Carla também ressaltou a importância de aproveitar cada oportunidade que surge ao longo da jornada.

“Recomendo que todo mundo agarre as oportunidades, pois elas não voltam. Mereça, trabalhe duro, dê o seu melhor para que essa oportunidade seja bem aproveitada e outras coisas surjam em sua vida. É incrível, depois de 20 anos, eu estar aqui. Eu realmente só aconselho as pessoas a acreditarem nos seus sonhos.
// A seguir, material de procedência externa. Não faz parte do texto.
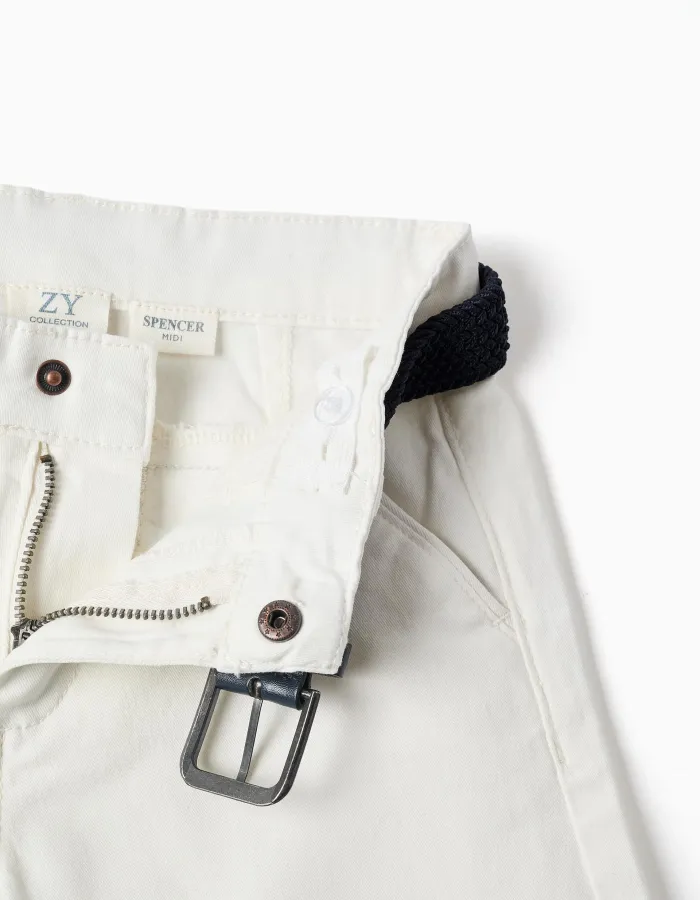 Twill midi shorts with belt for boys, white
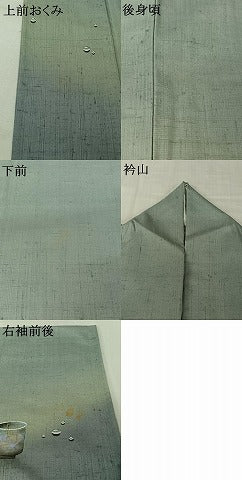 平和屋着物▽訪問着　単衣　紬地　作家物　手描き　陶器文　暈し染め　正絹　逸品　AABL0358jh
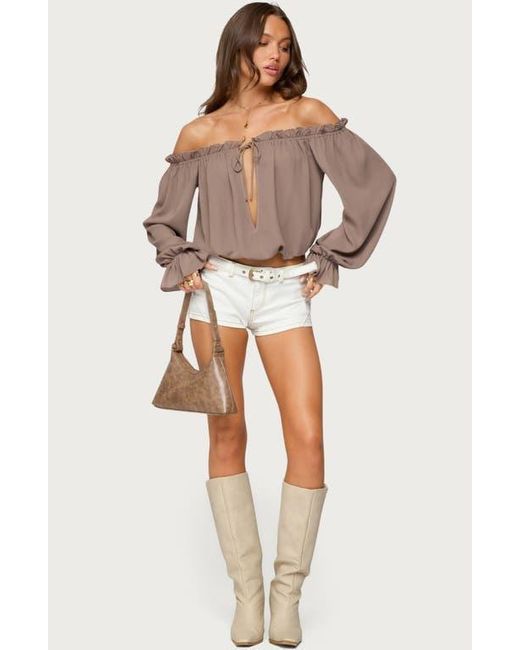 Edikted Brown Juna Off The Shoulder Ruffle Chiffon Top
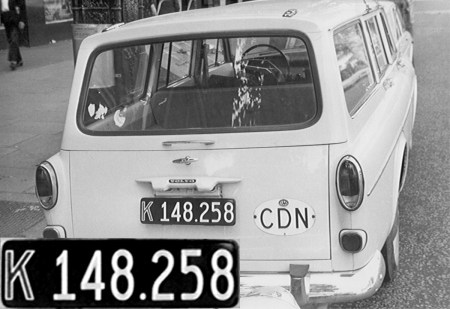 A Danish export Volvo 245 destined for Canada, seen in London 1964. Brumby archive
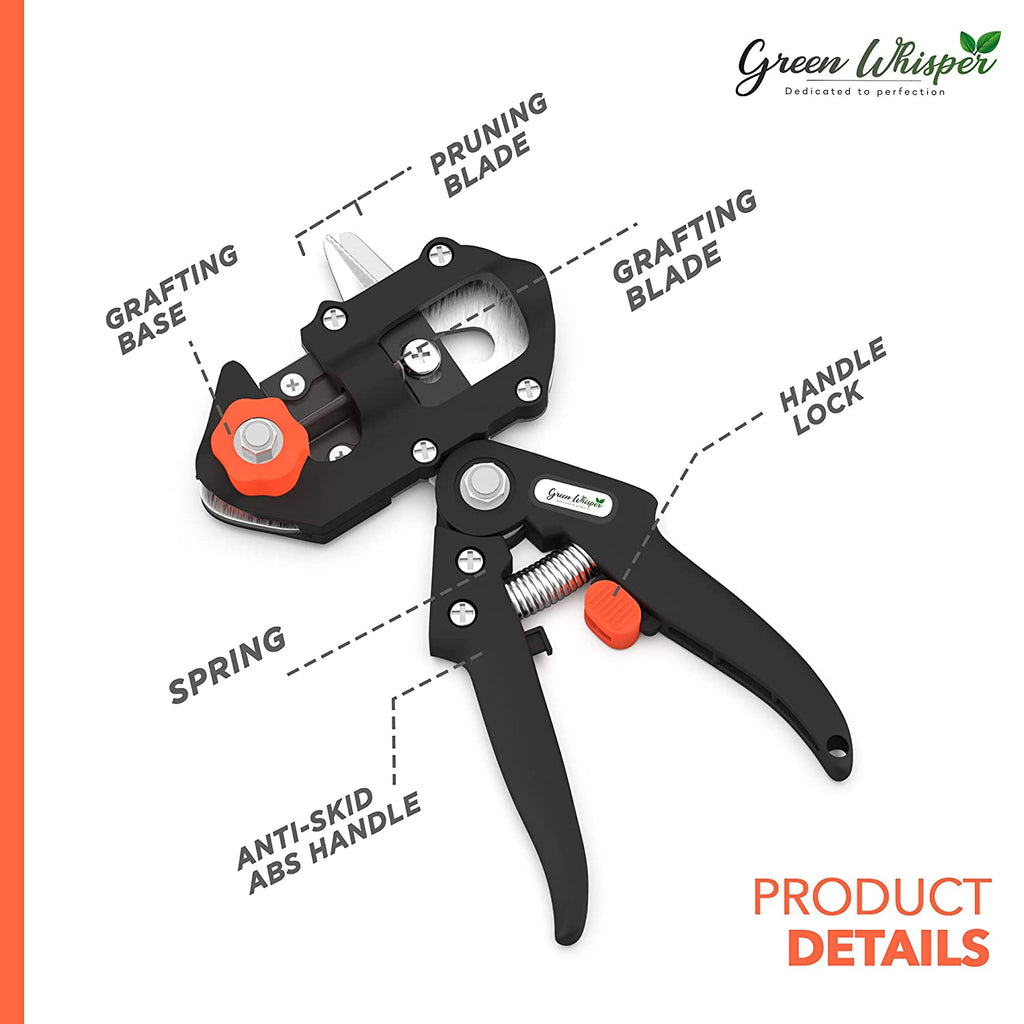 مقص تطعيم أشجار احترافي بشفرتين | فولاذ كربوني - Ciseau de Greffage Professionnel Quickdz Shop | Lames Acier Carbone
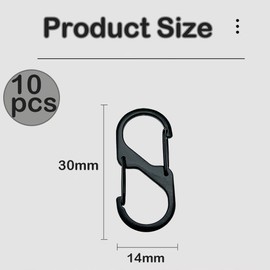 Pack of 10 Carabiner, Key Carabiner, Small Carabiner, S Carabiner, Mini Carabiner Keyring, S Outdoor Camping Hooks for Camping, Home, Hiking or Travel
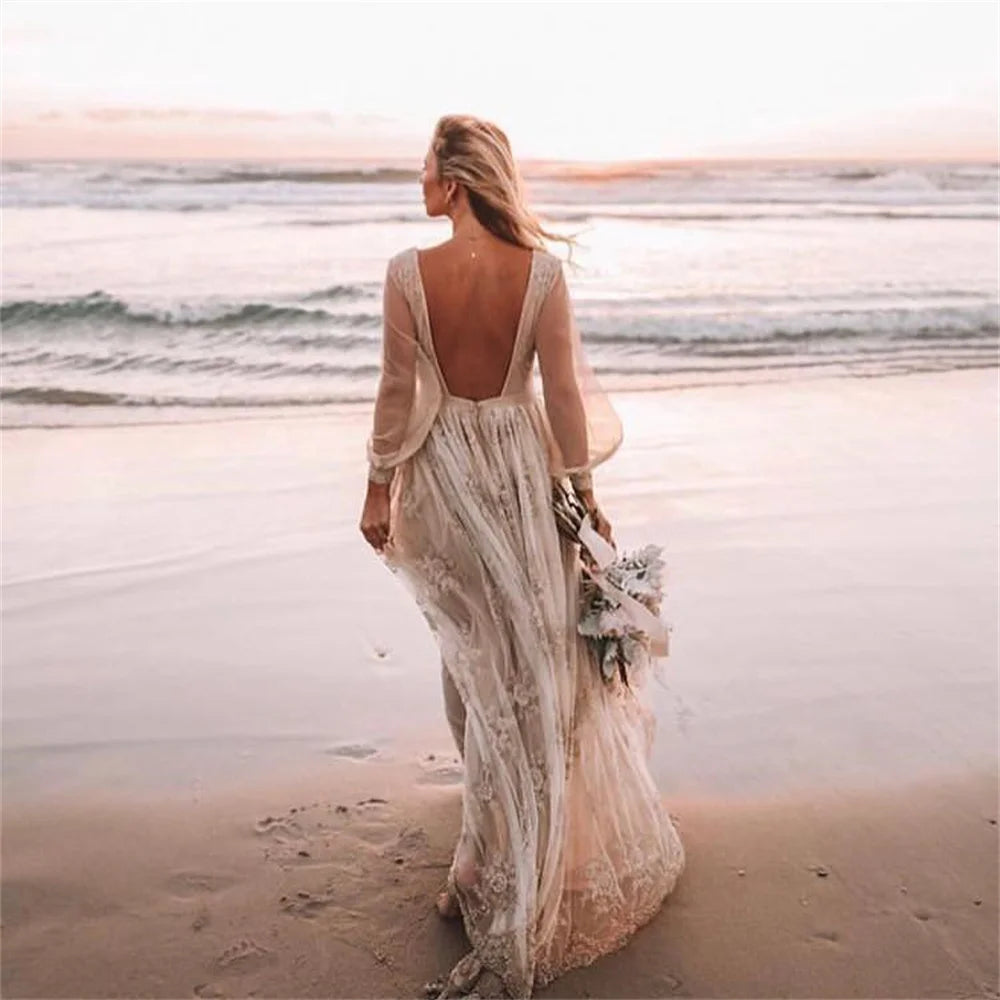 Customized Boho Lace Embroidered Long Sleeve Wedding Dress Deep V Neck and Flowy Lace Skirt for Beach Bridal Dress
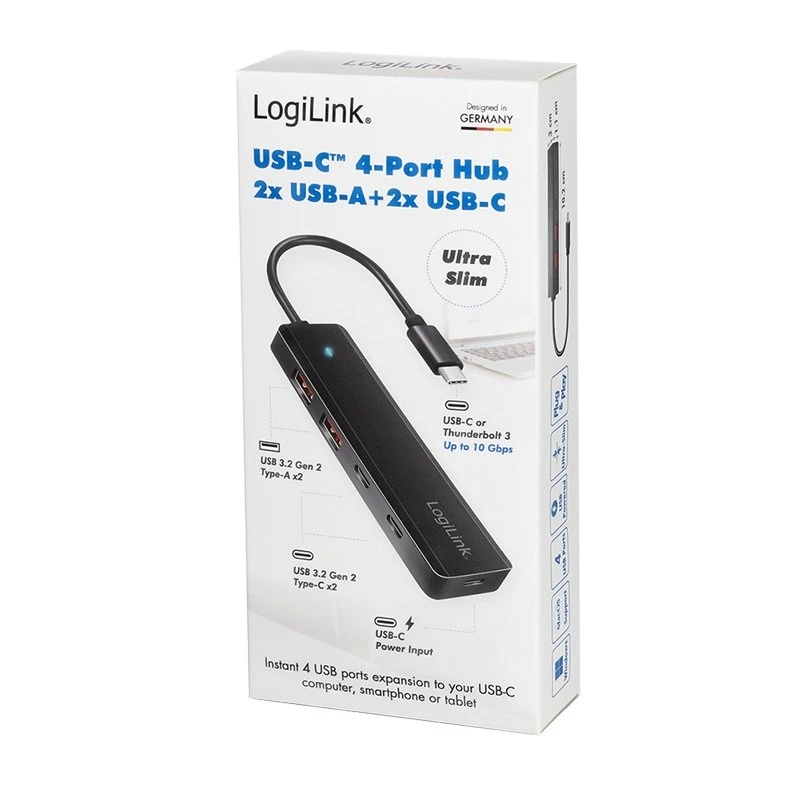 Hub USB-C, 4 portas 2x USB-A, 2x USB-C, preto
Com técnica, com estratégia, determinação e foco, as coisas vão acontecer”.

Foto: Miriam Jeske/CBTM

Quando perguntada sobre o que a Carla que está vivendo esse momento em Paris diria para a Carla de 20 anos atrás, ela respondeu:

Acho que eu falaria para a Carla, aquela Carla insegura, que não sabia se daria conta de viver feliz com uma tetraplegia, que estava começando no esporte, eu diria para ela: 

“Continue trabalhando duro, dê o seu melhor, sonhe alto, aproveite todas as oportunidades que surgirem, não desista, pois, as coisas vêm ao seu tempo. As coisas erradas que acontecem têm outro propósito. Então, continue em frente porque você conquistará todos os seus sonhos”.

Carla Maia estreou nos Jogos Paralímpicos de Paris na última quinta-feira (29). Pelas duplas femininas da categoria WD5, ela e a mineira Marliane dos Santos foram superadas pelas chinesas Jing Liu e Juan Xue por 3 sets a 0. Nesta segunda-feira (02), às 15h45 (horário de Brasília), Carla disputará as Oitavas de Final do individual feminino das classes 1 e 2.

“Conto com a torcida de todo o Brasil para que eu tenha um bom resultado e estou me esforçando muito, vou dar o meu melhor na mesa, lutar ponto a ponto e quero voltar com muito orgulho de ter representado o Brasil nessa Paralimpíada”, disse Carla.

“Convido todo mundo a me seguir nas minhas redes sociais também, me acompanhando e mandando energia positiva, pois é muito importante a torcida de todos. A gente sente daqui e isso aumenta a nossa motivação e nossa garra”.